Scammers can exploit Microsoft Edge security feature flaw
Mon 12 Dec 2016
New research has discovered that technical support scammers are able to subvert a Microsoft Edge security feature called SmartScreen to help execute attacks.
Microsoft Edge, the default browser for Windows 10, warns users of any dangerous websites with its SmartScreen alerts. In an official FAQ, the tech giant explains how the filter identifies reported phishing and malware software sites and helps users make informed decisions about content downloads.
Now, Argentinian researcher Manuel Caballero has found that these warning messages could be exploited for malicious purposes. In a blog post, he identifies that a bug exists in the Edge protocols ms-appx: and ms-appx-web: which the browser uses to display malware warnings.
By carefully modifying the URL characters, attaching a hash and a URL of a legitimate-looking site, the scammers can generate fake, malicious alerts almost identical to the SmartScreen warnings.

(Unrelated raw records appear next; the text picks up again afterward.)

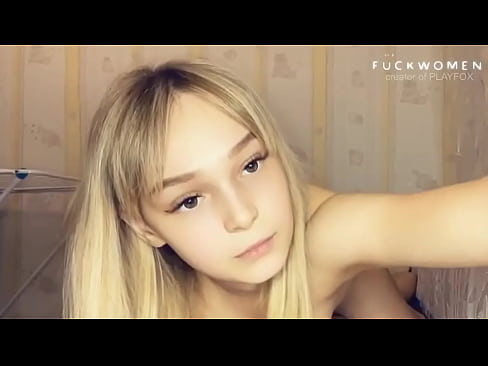 ❤️ 貪得無厭的女學生給同學粉碎的脈動口頭creampay ❤  性 在 zh-tw.com-fullporner.ru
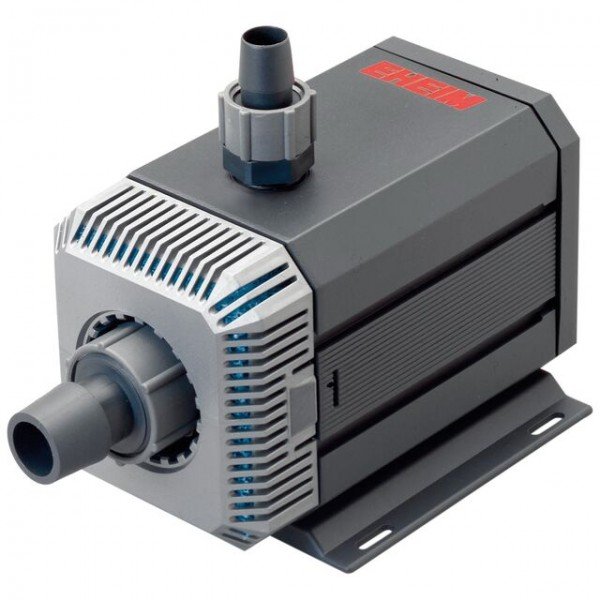 EHEIM UNIVERSAL WATER PUMP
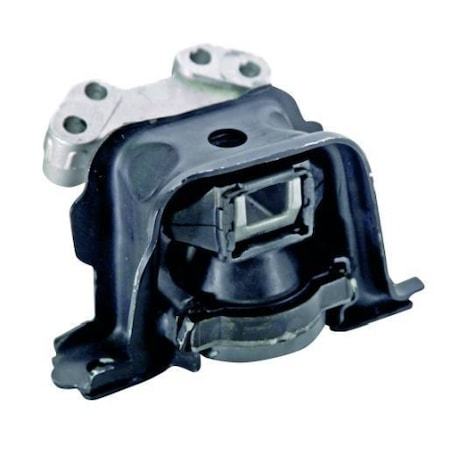 MOTOR TAKOZU SAG UST P207-P208-P2008 EP6 / EP6C / EP6DT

These messages could con unsuspecting users into clicking on malicious links or calling a phone number to give out personal information.
For now, it is unclear whether Microsoft is working on a fix to resolve the issue but it is expected to feature in a security update in the near future.
SmartScreen is available in both Microsoft Edge and Internet Explorer but the vulnerability has only been detected in the Windows 10 browser.
While technical support scams are nothing new, it is clear that attackers are deploying an increasing number of methods to fool their victims – from red warnings and the Blue Screen of Death (BSOD), to even completely freezing browsers, and now abusing internal protections.
The news of the SmartScreen flaw comes after Microsoft released a pop-up in November to tell users that Edge was a ‘safer’ browser alternative to Google Chrome and Mozilla Firefox. The company notified users that the browser was able to block over 20% more socially engineered malware than its competitors.